[Entries from a collection]
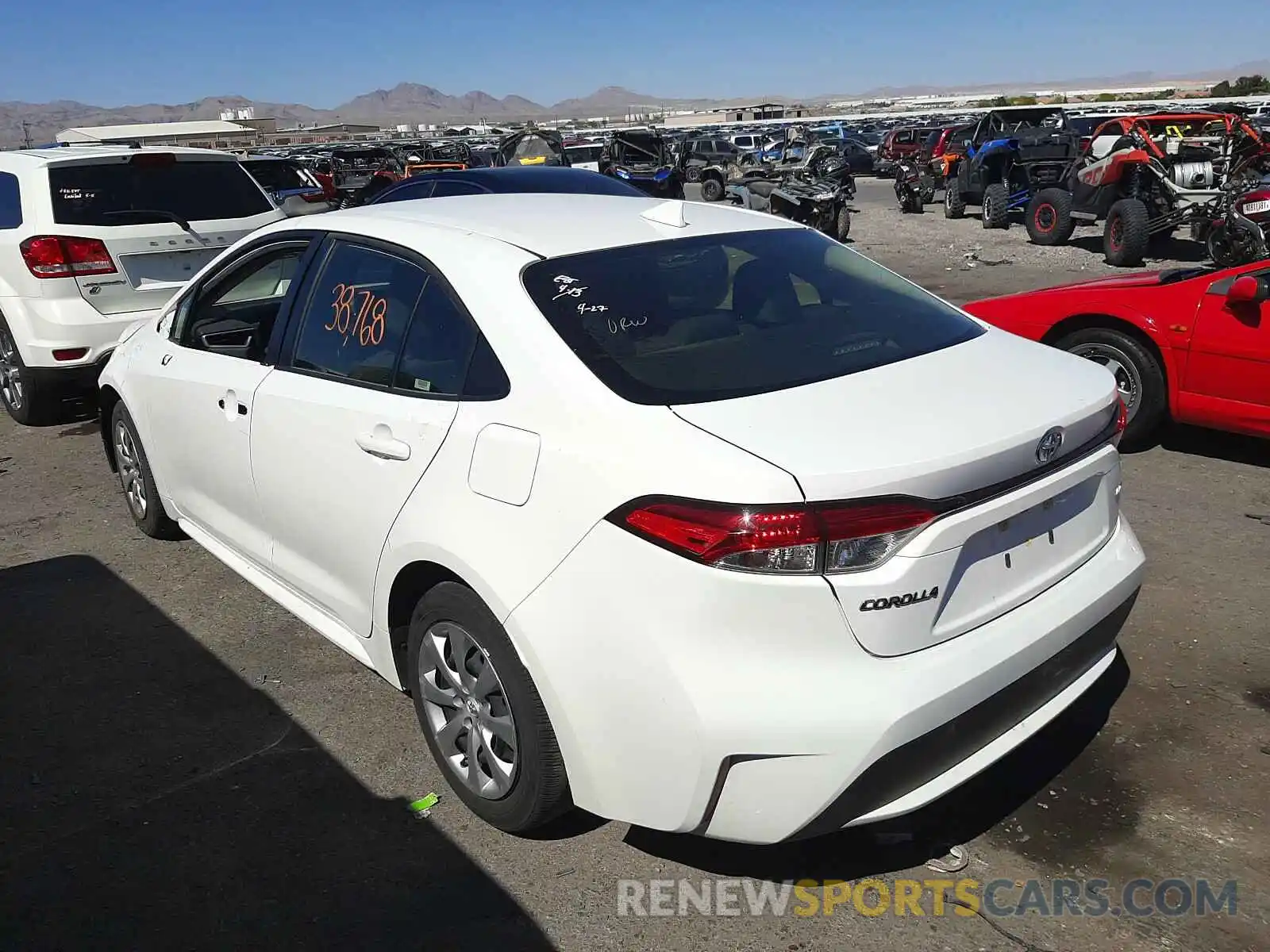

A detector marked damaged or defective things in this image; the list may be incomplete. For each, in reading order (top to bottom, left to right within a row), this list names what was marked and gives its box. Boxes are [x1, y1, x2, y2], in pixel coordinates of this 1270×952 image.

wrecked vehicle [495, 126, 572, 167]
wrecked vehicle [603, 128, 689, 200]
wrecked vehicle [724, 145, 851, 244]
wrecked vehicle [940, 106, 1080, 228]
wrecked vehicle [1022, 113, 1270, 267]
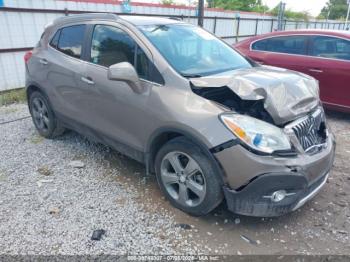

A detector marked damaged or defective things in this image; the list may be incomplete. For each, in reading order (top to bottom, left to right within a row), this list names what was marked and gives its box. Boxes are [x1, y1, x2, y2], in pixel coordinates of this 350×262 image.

● Requirements: Print every line of the listing above word for word, but leave out the pictures.

● Response to this exercise:
A detector marked damaged or defective things in this image; the list may be incomplete. For each, in reading order (top to bottom, left to right within a row), this list names what was marked and gives its box. Boxes are [x1, y1, x2, y2], in pixel coordinates of this 1270×952 image.

wrecked vehicle [495, 126, 572, 167]
wrecked vehicle [603, 128, 689, 200]
wrecked vehicle [724, 145, 851, 244]
wrecked vehicle [940, 106, 1080, 228]
wrecked vehicle [1022, 113, 1270, 267]

A detector marked damaged or defective things in this image; the list may be incomplete. For each, in reading order (top to bottom, left to right within a row), this list names what was marked and gives its box. Boxes are [x1, y1, x2, y2], in pixel coordinates of this 350×262 image.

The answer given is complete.